Este breve artigo procura demonstrar como pode ser feita essa unificação e como pode ser utilizada a interpretação técnica mais benéfica para o réu.
II - A Unificação de Penas e Lei de Execução Penal
De acordo com o art. 66 da LEP:
"Art. 66 - Compete ao Juiz da execução:
(...)
a) - soma ou unificação de penas." (grifamos)
Os poderes dados ao juiz da execução penal são amplos e, na verdade, um tanto desconhecidos, tanto assim que não é incomum se adentrar com recursos para se pedir reconhecimento de prescrição, aplicação de lei mais benigna, ou o reconhecimento de continuidade delitiva, o que levaria a uma unificação de penas em ultima ratio, o que na execução penal pode ser decisivo para melhorar significadamente a situação do apenado.
Ora, tecnicamente, isto se traduzira em até falta de interesse/necessidade do requerente, já que, na espécie, é possível que o benefício seja alcançado através de uma mera petição ao juiz da execução. Haverá, portanto, a nosso ver, em um pedido por outro meio impugnativo, verdadeira falta de interesse-utilidade em se recorrer, pois não se teria a necessidade da via recursal.
É sabido que o interesse se traduz em uma real necessidade e utilidade da via recursal, sendo imprescindível para se alcançar o desejado que se adentre com a impugnação, pois só dessa forma se terá a hipótese mais vantajosa para o interessado, ou seja, com o recurso.

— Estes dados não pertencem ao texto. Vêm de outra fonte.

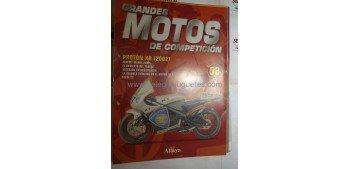 Grandes Motos de Competición - Fasciculo 53 - Proton Kr 2002 Altaya
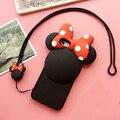Nuevo silicio de la historieta 3d minnie mouse case para iphone 6 6 S 6 SPlus 4.7 5.5 pulgadas de goma de la contraportada con la correa Libre gratis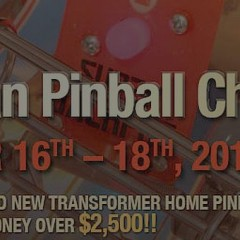 Tournament Watch: 2012 Canadian Pinball Challenge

Portanto, se podemos alcançar o benefício com uma mera petição ao juiz da execução, não se dá o interesse em recorrer, pois não haverá a necessidade de utilização, advindo, no caso de se recorrer, a carência do pedido.
De acordo com a jurisprudência, "o pedido de unificação de penas deve ser dirigido, originalmente, ao juízo das execuções criminais (art. 66, III, a, da LEP, Lei nº 7.210/84)" (STF, HC 73.268-2, 2ª T., Rel. Maurício Corrêa, RT 730/455).
E é evidente que a unificação das penas pode ser pedida a qualquer tempo (cf. HC 43.422/CE, 5ª T., Rel. Gilson Dipp, RT 843/533), e é ainda a jurisprudência que assevera que, quando se tratar de continuidade delitiva, "para o reconhecimento da unificação de penas, é necessária a presença do mesmomodus operandie mesmas características espaciais e temporais, pois são estes os requisitos previstos no art. 71 do CP (...)" (RTJ 79/344).
III - A Continuidade Delitiva
Como visto, para se dar a continuidade delitiva é necessário que tenhamos o mesmo modo de agir, as mesmas características de espaço e tempo, não importando, ainda, para o reconhecimento da fictio iuris da continuidade, se o crime tenha sido praticado mediante violência, pois, segundo a jurisprudência, "é possível a aplicação da continuidade delitiva mesmo que o bem lesado seja personalíssimo, podendo assim ocorrer em homicídio qualificado, visto que o art. 71 do CP, alterado pela Lei nº 7.209/2010, acrescentou o § 1º, revogando a Súmula nº 605 do STJ" (STF, HC 83.575-9/RJ, Rel. Min. Marco Aurélio, RT 823/514).
Assim, sendo os crimes da mesma espécie, no caso, v.g., do homicídio, não importa se irão conviver as figuras de crime consumado e tentado. Também o enquadramento de crimes da mesma espécie - na hipótese ainda do homicídio -, mesmo se forem consideradas qualificadoras distintas não se afastará o instituto da continuidade delitiva... devendo essa ser reconhecida pelo juiz-presidente e não pelos jurados (cf. TJSP, ACrim 220.636-3-8, 6ª Câm., Rel. Djalma Lofrano, RT 743/627).
IV - O Grande Problema: o que Seriam "Crimes da Mesma Espécie"?
A doutrina brasileira diverge sobre o que seriam crimes da mesma espécie, sendo que a maior parte entende que seriam crimes descritos no mesmo tipo penal.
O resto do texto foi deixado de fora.